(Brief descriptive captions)
------------------------------------
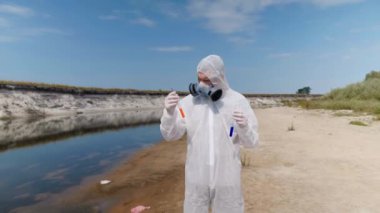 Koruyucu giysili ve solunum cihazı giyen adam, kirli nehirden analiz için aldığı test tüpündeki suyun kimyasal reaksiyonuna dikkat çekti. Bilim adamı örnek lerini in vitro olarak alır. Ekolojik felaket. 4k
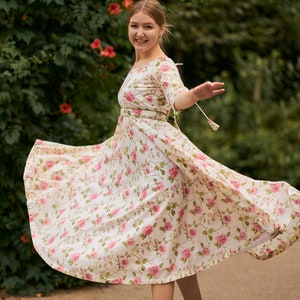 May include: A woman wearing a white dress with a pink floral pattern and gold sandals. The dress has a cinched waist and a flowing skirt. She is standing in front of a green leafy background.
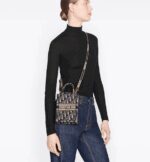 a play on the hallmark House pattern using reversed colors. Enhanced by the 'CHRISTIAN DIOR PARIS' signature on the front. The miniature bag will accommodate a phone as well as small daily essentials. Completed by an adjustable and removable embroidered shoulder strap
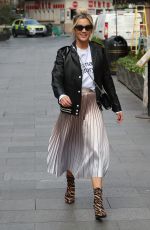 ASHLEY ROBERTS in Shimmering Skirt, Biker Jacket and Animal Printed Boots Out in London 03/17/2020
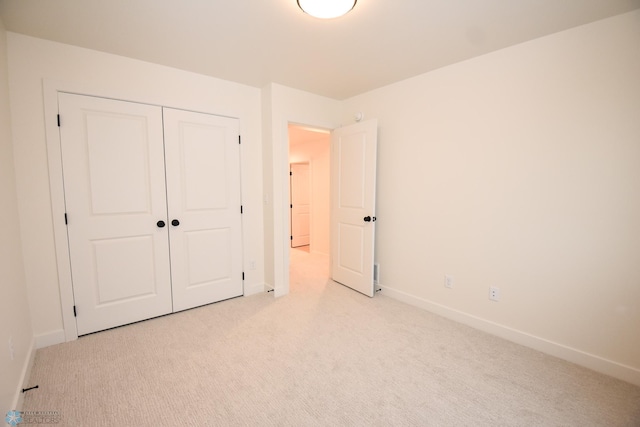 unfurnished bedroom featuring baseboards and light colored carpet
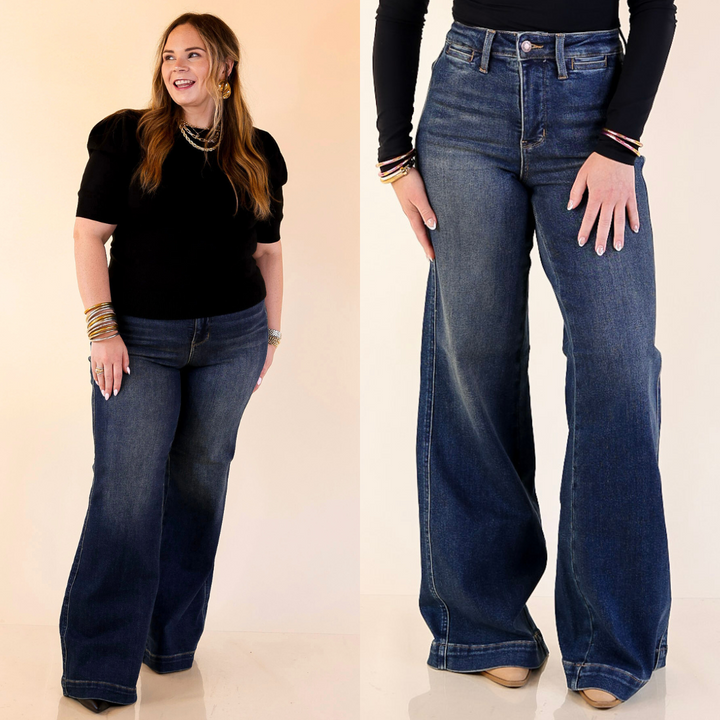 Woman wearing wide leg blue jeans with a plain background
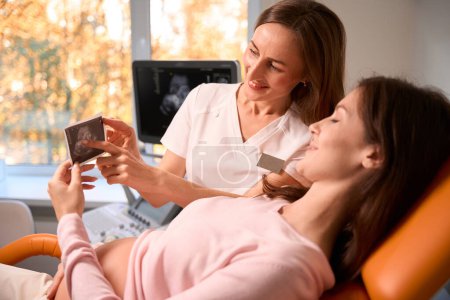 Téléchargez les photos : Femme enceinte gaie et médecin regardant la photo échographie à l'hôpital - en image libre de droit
------------------------------------
• **Prompt**
The job is to copy all the records precisely while omitting any picture.

• **Reply**
 Koruyucu giysili ve solunum cihazı giyen adam, kirli nehirden analiz için aldığı test tüpündeki suyun kimyasal reaksiyonuna dikkat çekti. Bilim adamı örnek lerini in vitro olarak alır. Ekolojik felaket. 4k
 May include: A woman wearing a white dress with a pink floral pattern and gold sandals. The dress has a cinched waist and a flowing skirt. She is standing in front of a green leafy background.
 a play on the hallmark House pattern using reversed colors. Enhanced by the 'CHRISTIAN DIOR PARIS' signature on the front. The miniature bag will accommodate a phone as well as small daily essentials. Completed by an adjustable and removable embroidered shoulder strap
 ASHLEY ROBERTS in Shimmering Skirt, Biker Jacket and Animal Printed Boots Out in London 03/17/2020
 unfurnished bedroom featuring baseboards and light colored carpet
 Woman wearing wide leg blue jeans with a plain background
 Téléchargez les photos : Femme enceinte gaie et médecin regardant la photo échographie à l'hôpital - en image libre de droit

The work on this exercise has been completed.